(Collected data)
⟨
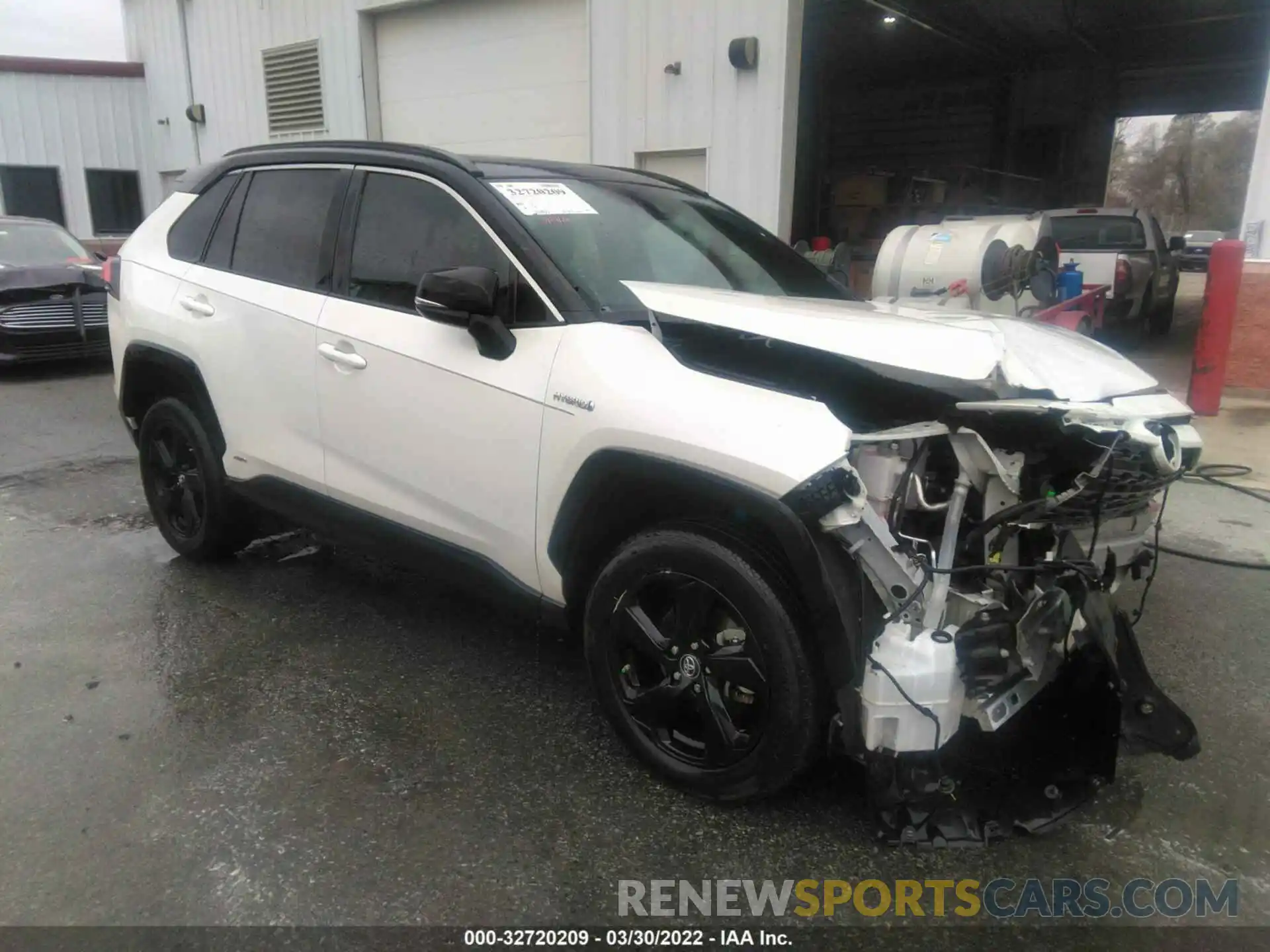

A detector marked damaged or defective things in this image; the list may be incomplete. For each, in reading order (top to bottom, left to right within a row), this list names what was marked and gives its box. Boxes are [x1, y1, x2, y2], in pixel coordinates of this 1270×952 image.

crumpled hood [624, 282, 1163, 403]
damaged front end [782, 398, 1199, 848]
damaged bumper [782, 398, 1199, 848]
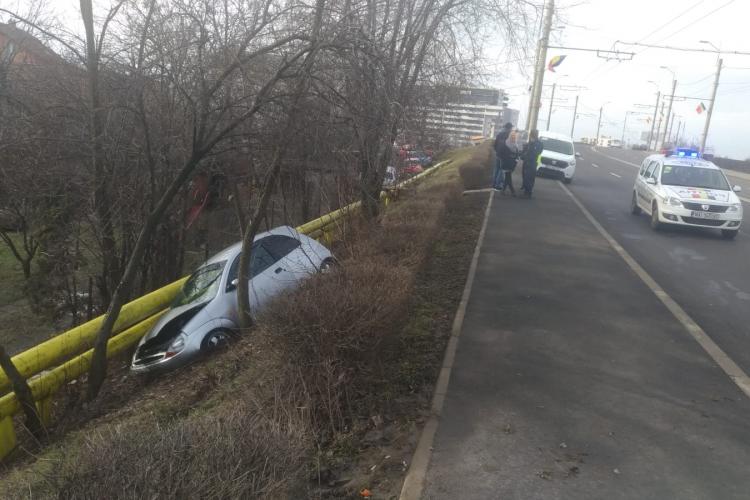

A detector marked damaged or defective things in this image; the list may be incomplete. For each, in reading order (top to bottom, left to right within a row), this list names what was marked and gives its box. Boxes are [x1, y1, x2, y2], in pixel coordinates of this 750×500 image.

crashed car [131, 226, 334, 372]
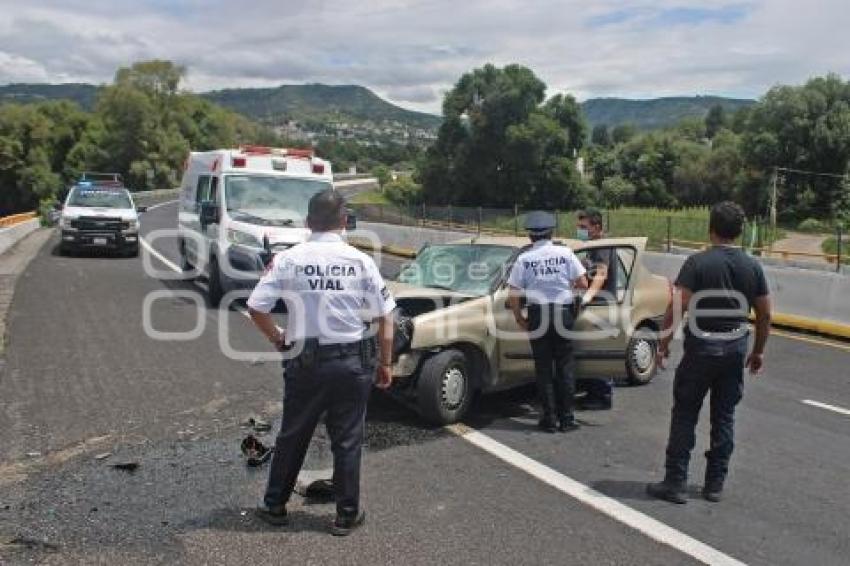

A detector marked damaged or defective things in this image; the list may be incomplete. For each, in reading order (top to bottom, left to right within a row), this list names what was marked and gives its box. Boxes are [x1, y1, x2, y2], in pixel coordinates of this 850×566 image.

damaged tan car [388, 235, 672, 426]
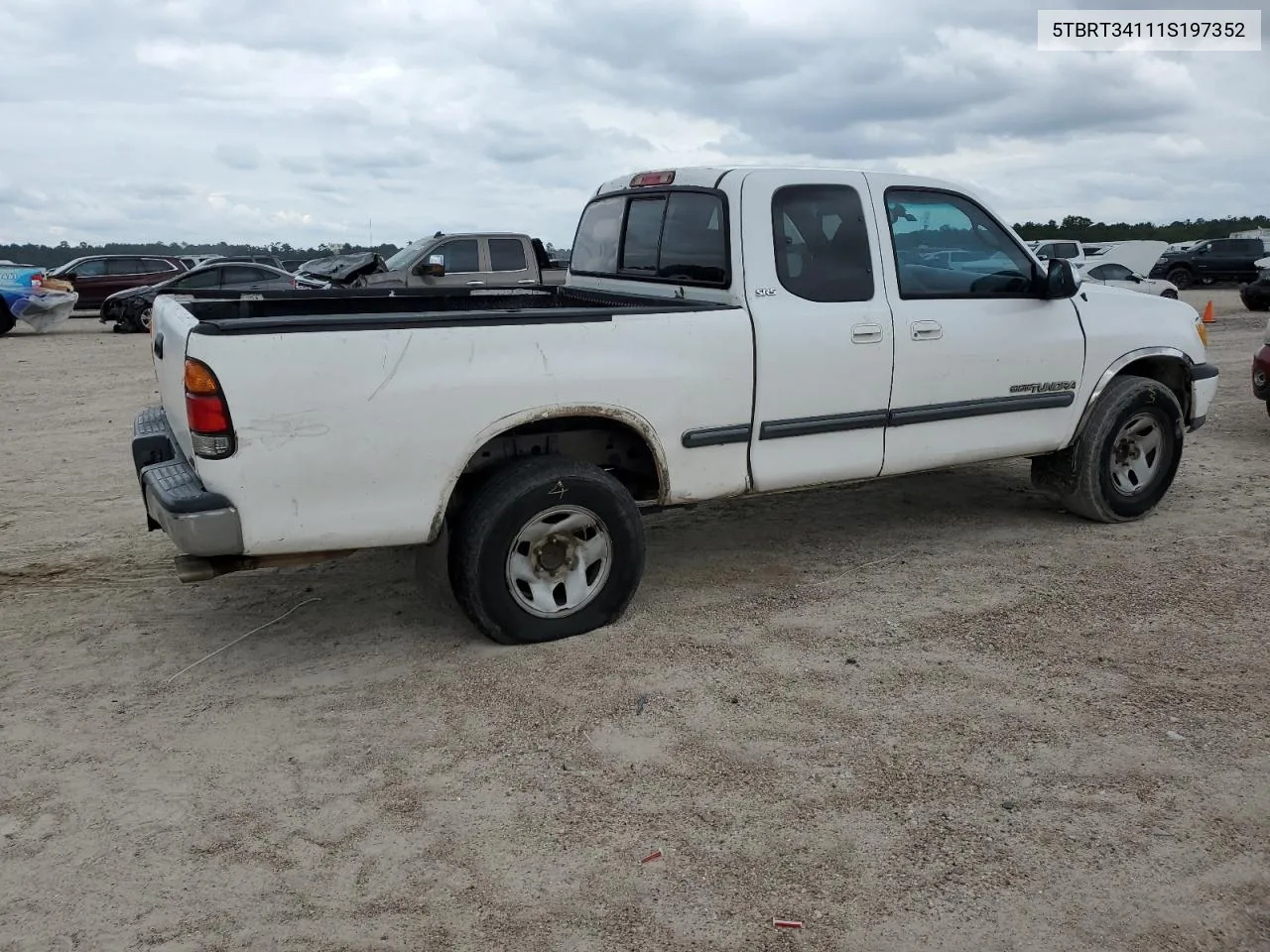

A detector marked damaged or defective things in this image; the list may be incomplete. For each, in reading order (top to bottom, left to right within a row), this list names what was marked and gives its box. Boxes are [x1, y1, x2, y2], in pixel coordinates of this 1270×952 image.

damaged car [297, 233, 566, 289]
damaged car [0, 266, 77, 337]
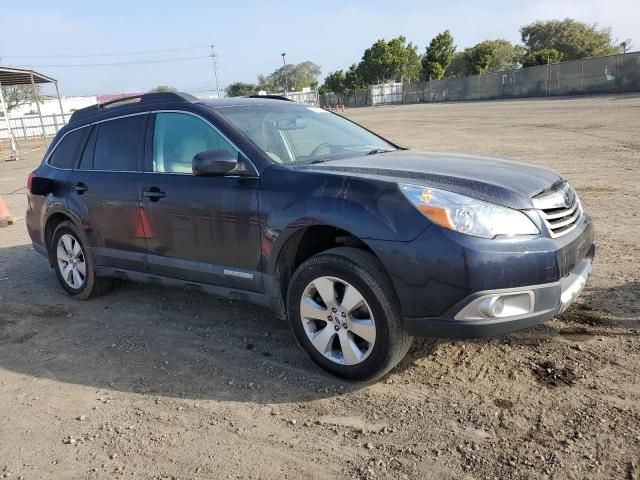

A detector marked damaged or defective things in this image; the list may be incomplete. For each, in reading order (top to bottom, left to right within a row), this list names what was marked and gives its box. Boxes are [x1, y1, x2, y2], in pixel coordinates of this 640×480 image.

dent on car door [67, 113, 148, 270]
dent on car door [141, 112, 262, 290]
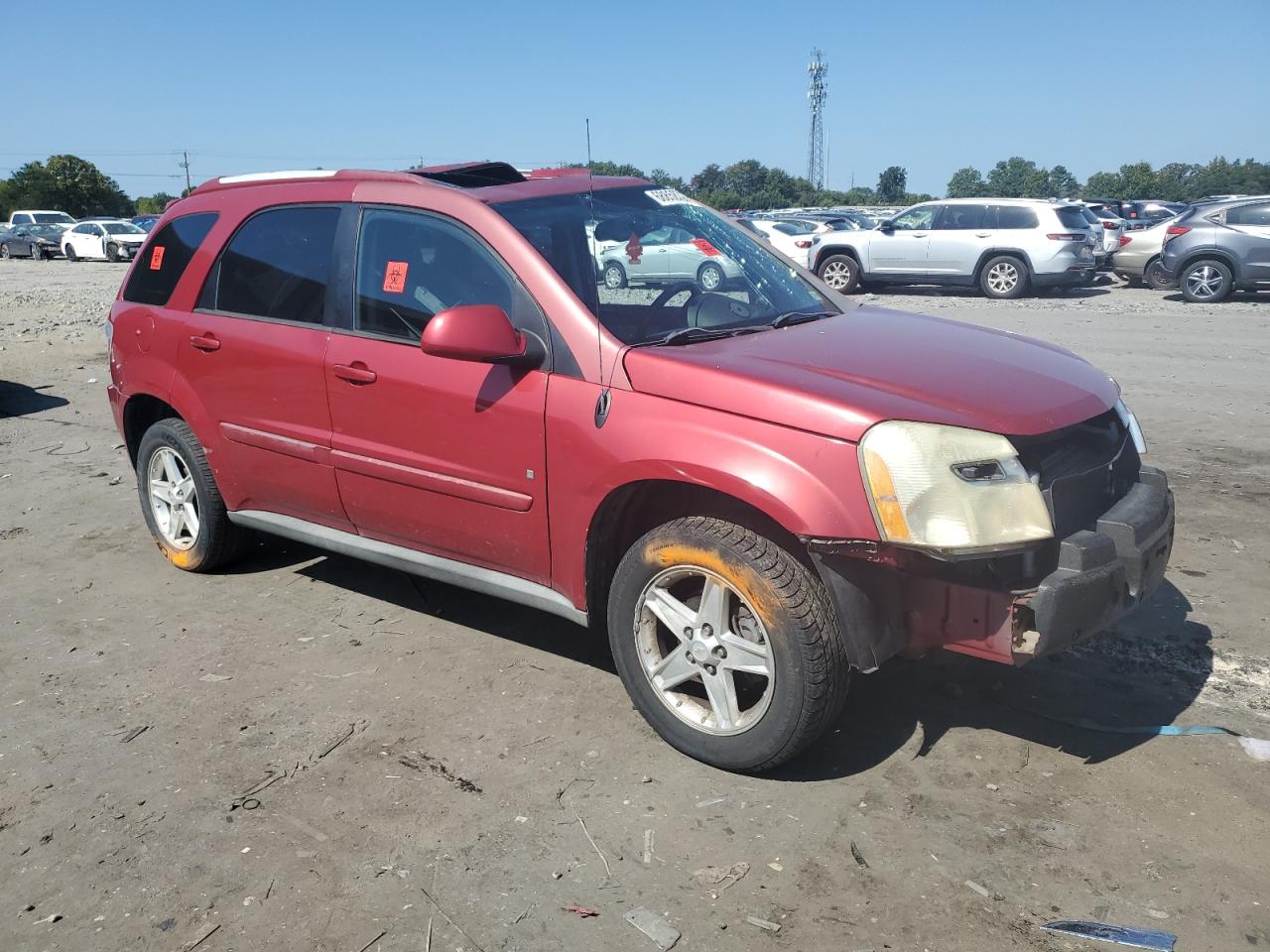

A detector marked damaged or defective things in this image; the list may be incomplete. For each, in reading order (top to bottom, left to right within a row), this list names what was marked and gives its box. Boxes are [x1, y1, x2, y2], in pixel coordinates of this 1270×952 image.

rust on wheel well [123, 393, 183, 467]
rust on wheel well [581, 484, 802, 635]
damaged front bumper [808, 467, 1173, 669]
⟩
◆ PROMPT ◆
Once the pictures are set aside, transcribe the remaining lines above exactly.

◆ EXERCISE OUTPUT ◆
A detector marked damaged or defective things in this image; the list may be incomplete. For each, in reading order (top to bottom, left to right within a row), this list names what was marked and gives its box. Boxes are [x1, y1, x2, y2], in pixel coordinates of this 1270×952 image.

crumpled hood [624, 282, 1163, 403]
damaged front end [782, 398, 1199, 848]
damaged bumper [782, 398, 1199, 848]

A detector marked damaged or defective things in this image; the list may be incomplete. For each, in reading order (top to bottom, left to right within a row), this list names what was marked and gives its box. Boxes are [x1, y1, x2, y2], in pixel coordinates of this 750×500 image.

crashed car [131, 226, 334, 372]

A detector marked damaged or defective things in this image; the list may be incomplete. For each, in reading order (top to bottom, left to right within a row), this list names what was marked and gives its box. Boxes are [x1, y1, x2, y2], in pixel coordinates of this 850×566 image.

damaged tan car [388, 235, 672, 426]

A detector marked damaged or defective things in this image; the list may be incomplete. For each, in reading order (top to bottom, left to right within a row), this list names what was marked and gives its box. Boxes are [x1, y1, x2, y2], in pixel coordinates of this 1270×952 image.

damaged car [297, 233, 566, 289]
damaged car [0, 266, 77, 337]

A detector marked damaged or defective things in this image; the list may be incomplete. For each, in reading order (top to bottom, left to right within a row), this list names what was marked and gives its box. Boxes are [x1, y1, x2, y2], in pixel coordinates of this 640×480 image.

dent on car door [67, 113, 148, 270]
dent on car door [141, 112, 262, 290]

A detector marked damaged or defective things in this image; the list may be incomplete. For each, in reading order (top to bottom, left to right within a row), this list names what was marked and gives its box. Boxes are [x1, y1, x2, y2], in pixel coordinates of this 1270×952 image.

rust on wheel well [123, 393, 183, 467]
rust on wheel well [581, 484, 802, 635]
damaged front bumper [808, 467, 1173, 669]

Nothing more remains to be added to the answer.